Ilana Solomon, Sierra Club director of responsible trade, argued that the TPP "could directly threaten our climate and our environment [including] new rights that would be given to corporations, and new constraints on the fossil fuel industry all have a huge impact on our climate, water, and land."[106] Upon the publication of a complete draft of the Environment Chapter and the corresponding Chairs' Report by Wikileaks in January 2014, the Natural Resources Defense Council and the World Wide Fund for Nature joined with the Sierra Club in criticizing the TPP. Julian Assange described the Environment Chapter as "a toothless public relations exercise with no enforcement mechanism."[107][108]

In January 2014 The Washington Post's Editorial Board has opined that congressional sponsors of legislation to expedite approval of TPP in the U.S. have already included provisions to ensure that all TPP countries meet international labor and environmental standards, and that the U.S. "has been made more productive by broader international competition and more secure by broader international prosperity".[109]

Protests[edit]

On 5 March 2012, a group of TPP protesters disrupted an outside broadcast of 7News Melbourne's 6pm bulletin in Melbourne, Australia's Federation Square venue.[110] In New Zealand, a coalition of people concerned about the TPP formed an protest group called "It's Our Future"[111] that aimed to raise public awareness prior to the Auckland round of negotiations, which occurred from 3 to 12 December 2012.[112] During the Auckland round of negotiations, hundreds of protesters clashed with police outside the conference venue and lit a fire in the streets.[113]

In March 2013 four thousand Japanese farmers held a protest in Tokyo worried that cheap imports could severely damage the local agriculture industry.[114]

Malaysian protesters dressed as zombies outside a shopping mall in Kuala Lumpur on 21 February 2014 to protest the impact of the TPP on the price of medicines, including treatment drugs for HIV. The protest group consisted of students, members of the Malaysian AIDS Council, as well as HIV-positive patients, with one patient explaining that, in Malaysian ringgit, he spent between RM500 and RM600 each month on treatment drugs, but this cost would increase to around RM3,000.[115]

On 29 March 2014 fifteen protests took place across New Zealand against the TPP including a demonstration in Auckland of several thousand people.[116] In a press release announcing the decision of the New Zealand Nurses Association's decision to join the protests, its policy analyst stated that the TPP could prevent government decisions beneficial to public health because “if private investors, such as tobacco companies, were affected they could sue the government.” [117]

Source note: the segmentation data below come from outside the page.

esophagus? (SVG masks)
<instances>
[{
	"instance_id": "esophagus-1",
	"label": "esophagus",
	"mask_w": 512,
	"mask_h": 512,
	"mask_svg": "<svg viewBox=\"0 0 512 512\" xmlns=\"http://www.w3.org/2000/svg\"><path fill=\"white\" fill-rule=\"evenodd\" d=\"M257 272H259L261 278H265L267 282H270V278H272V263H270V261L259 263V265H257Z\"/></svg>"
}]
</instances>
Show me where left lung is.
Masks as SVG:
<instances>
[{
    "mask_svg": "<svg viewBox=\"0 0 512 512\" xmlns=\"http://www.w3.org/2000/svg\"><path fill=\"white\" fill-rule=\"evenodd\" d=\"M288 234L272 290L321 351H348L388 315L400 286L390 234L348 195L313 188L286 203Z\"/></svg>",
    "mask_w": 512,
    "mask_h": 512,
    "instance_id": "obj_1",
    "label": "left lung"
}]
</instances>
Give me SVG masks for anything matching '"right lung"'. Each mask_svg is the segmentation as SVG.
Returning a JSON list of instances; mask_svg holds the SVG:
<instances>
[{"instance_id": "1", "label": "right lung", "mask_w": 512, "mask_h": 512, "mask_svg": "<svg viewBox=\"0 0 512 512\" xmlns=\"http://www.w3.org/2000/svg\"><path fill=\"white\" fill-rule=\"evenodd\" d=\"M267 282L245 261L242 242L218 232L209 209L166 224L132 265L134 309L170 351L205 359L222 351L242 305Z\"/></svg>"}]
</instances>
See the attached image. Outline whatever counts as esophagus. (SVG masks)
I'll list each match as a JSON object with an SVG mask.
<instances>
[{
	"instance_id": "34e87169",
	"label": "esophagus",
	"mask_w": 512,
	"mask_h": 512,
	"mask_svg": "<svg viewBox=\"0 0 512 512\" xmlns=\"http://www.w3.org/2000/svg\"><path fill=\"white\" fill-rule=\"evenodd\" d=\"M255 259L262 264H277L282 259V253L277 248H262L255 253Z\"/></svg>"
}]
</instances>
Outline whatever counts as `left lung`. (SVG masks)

Relationship with other frameworks[edit]

Along with the Trans Pacific Partnership (TPP), the RCEP is a possible pathway to a free trade area of the Asia-Pacific, and a contribution to building momentum for global trade reform.Both the RCEP and TPP are ambitious FTAs and will involve complex negotiations as it involves multiple parties and sectors. The TPP and RCEP as mutually-reinforcing parallel tracks for regional integration.[118]